The decision to ban the congresswomen could further sharpen divisions among U.S. Democrats over Israel ahead of the 2020 elections. Republicans have amplified the views of left-wing Democrats like Tlaib and Omar to present the party as deeply divided and at odds with Israel. Democratic leaders have pushed back, reiterating the party’s strong support for Israel, in part to protect representatives from more conservative districts.
In July, the Democratic-led House of Representatives voted overwhelmingly in favor of a resolution against the BDS movement.
In a speech defending the boycott movement in July, Tlaib called Israel’s treatment of Palestinians “racist.”
“I can’t stand by and watch this attack on our freedom of speech and the right to boycott the racist policies of the government and the state of Israel,” Tlaib said.
Tlaib and Omar have been the target of repeated attacks by President Trump in recent months, including a series of tweets on July 14 in which he said they should “go back” to the “broken” places they came from.

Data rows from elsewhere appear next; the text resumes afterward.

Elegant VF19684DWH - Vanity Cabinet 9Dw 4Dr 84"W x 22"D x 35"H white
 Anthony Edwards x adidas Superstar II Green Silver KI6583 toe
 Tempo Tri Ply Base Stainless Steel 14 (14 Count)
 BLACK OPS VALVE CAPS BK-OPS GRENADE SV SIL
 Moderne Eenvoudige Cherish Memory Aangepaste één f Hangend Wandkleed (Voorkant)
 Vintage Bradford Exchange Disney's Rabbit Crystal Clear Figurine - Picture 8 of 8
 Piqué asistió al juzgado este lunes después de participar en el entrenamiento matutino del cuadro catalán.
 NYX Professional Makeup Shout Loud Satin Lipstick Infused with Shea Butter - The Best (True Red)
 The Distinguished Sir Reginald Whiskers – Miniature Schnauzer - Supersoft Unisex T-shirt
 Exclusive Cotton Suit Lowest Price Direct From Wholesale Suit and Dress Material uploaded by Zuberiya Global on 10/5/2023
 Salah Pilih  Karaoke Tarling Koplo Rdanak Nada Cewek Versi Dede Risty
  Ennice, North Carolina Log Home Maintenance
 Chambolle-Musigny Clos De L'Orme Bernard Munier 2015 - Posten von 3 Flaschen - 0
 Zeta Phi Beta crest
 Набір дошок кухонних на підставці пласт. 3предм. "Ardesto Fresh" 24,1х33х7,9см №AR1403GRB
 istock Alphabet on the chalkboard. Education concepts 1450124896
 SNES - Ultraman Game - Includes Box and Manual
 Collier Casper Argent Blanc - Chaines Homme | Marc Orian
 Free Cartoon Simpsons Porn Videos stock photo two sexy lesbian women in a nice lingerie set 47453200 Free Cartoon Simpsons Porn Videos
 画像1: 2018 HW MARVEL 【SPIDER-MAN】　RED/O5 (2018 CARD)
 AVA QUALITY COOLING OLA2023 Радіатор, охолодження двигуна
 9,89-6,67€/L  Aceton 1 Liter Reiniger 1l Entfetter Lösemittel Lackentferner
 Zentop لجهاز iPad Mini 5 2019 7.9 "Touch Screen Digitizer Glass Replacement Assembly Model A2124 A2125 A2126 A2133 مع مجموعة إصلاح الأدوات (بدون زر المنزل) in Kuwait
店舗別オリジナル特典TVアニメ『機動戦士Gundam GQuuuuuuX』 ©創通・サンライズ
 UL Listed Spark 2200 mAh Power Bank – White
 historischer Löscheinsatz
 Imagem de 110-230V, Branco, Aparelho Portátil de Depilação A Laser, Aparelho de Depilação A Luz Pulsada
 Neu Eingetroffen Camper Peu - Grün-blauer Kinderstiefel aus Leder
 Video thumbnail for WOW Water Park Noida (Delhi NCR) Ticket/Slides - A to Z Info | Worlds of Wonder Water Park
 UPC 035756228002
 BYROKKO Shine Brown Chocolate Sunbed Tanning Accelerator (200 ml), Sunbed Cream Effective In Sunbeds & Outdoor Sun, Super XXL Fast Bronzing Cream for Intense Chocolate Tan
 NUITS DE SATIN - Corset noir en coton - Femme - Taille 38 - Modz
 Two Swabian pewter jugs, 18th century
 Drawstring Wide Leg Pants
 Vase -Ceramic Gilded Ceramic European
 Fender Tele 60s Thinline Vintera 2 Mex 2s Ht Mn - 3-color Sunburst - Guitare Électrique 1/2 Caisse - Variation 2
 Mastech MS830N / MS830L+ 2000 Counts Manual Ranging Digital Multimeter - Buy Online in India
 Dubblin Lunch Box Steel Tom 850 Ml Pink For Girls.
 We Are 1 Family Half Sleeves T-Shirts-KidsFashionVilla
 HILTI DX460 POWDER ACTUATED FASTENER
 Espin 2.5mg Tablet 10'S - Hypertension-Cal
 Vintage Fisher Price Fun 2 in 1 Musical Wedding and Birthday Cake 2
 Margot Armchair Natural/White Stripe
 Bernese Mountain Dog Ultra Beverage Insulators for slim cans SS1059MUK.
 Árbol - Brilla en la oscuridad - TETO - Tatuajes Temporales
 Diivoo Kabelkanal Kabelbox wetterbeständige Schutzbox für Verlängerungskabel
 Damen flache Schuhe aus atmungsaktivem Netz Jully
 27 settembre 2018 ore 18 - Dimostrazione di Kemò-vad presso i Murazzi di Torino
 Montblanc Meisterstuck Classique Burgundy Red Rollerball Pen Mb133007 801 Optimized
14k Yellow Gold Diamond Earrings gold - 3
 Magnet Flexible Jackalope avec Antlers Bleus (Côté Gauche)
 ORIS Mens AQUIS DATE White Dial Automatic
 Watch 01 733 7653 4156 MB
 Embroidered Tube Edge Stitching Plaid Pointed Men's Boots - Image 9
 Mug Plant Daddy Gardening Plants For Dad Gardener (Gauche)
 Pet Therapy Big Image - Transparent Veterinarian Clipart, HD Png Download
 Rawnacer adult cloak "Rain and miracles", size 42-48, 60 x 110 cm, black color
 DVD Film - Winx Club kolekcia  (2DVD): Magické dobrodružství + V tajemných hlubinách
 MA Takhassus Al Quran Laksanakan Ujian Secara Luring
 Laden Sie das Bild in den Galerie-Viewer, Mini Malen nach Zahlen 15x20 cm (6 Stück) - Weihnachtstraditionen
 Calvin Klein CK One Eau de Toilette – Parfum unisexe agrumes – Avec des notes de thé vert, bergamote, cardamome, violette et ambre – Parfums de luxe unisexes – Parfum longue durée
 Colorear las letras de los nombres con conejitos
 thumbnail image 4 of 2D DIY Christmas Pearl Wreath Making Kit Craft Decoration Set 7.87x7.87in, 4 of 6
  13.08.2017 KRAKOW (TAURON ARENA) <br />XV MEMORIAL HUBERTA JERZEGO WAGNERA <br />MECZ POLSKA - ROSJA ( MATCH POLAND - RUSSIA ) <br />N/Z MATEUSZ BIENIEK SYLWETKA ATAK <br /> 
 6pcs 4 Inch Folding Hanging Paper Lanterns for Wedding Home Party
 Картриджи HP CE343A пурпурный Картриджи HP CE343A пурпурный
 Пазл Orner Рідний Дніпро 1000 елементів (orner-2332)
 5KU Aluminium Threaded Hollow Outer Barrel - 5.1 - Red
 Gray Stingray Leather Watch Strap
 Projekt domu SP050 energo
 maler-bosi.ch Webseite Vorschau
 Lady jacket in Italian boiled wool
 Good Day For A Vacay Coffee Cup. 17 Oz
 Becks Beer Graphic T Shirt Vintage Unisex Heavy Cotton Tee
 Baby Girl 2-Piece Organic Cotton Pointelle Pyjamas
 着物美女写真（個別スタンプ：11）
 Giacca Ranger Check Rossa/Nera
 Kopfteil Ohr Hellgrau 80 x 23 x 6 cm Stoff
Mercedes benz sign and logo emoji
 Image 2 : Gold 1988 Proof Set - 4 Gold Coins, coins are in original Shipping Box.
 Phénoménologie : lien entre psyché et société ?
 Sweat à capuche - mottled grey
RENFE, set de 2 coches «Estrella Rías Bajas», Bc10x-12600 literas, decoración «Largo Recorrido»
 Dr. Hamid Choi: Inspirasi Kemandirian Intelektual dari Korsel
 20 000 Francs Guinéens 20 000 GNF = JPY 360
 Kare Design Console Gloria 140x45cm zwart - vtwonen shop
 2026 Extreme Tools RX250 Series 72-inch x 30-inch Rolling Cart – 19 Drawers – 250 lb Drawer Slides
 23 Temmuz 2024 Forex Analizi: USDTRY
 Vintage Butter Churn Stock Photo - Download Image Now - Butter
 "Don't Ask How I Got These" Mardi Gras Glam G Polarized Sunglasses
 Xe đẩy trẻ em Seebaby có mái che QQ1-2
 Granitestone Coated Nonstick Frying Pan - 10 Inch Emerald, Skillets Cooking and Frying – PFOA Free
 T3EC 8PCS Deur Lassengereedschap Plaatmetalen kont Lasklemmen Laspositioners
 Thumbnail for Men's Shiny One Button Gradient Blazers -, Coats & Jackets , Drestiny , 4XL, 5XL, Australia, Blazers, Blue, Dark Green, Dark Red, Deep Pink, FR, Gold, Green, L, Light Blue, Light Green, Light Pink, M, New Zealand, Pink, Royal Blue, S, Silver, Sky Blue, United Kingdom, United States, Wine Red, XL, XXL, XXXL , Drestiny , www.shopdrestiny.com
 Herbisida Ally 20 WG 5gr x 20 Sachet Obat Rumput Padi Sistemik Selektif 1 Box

Both are U.S. citizens and Tlaib was born in the United States. The two are members of the so-called “Squad” of newly elected left-wing Democrats, along with Reps. Alexandria Ocasio-Cortez of New York and Ayanna Pressley of Massachusetts.
Politicians and former diplomats spoke out against barring the congresswomen from visiting following an unconfirmed earlier report that Israel had resolved to bar Omar and Tlaib from entering the country.
Former U.S. Ambassador to Israel Dan Shapiro wrote on Twitter that any decision to bar their entry “harms Israel’s standing in the U.S., boosts BDS.”
Israeli lawmaker Ayman Odeh, leader of the Joint List of Arab parties, criticized the move, writing that “Israel has always banned Palestinians from their land and separated us from other Palestinians, but this time the Palestinian is a U.S. Congresswoman.”
Arthur Lenk, formerly Israel’s ambassador to South Africa, said barring Omar and Tlaib “would be sinking us deeper into U.S. domestic political quagmire.”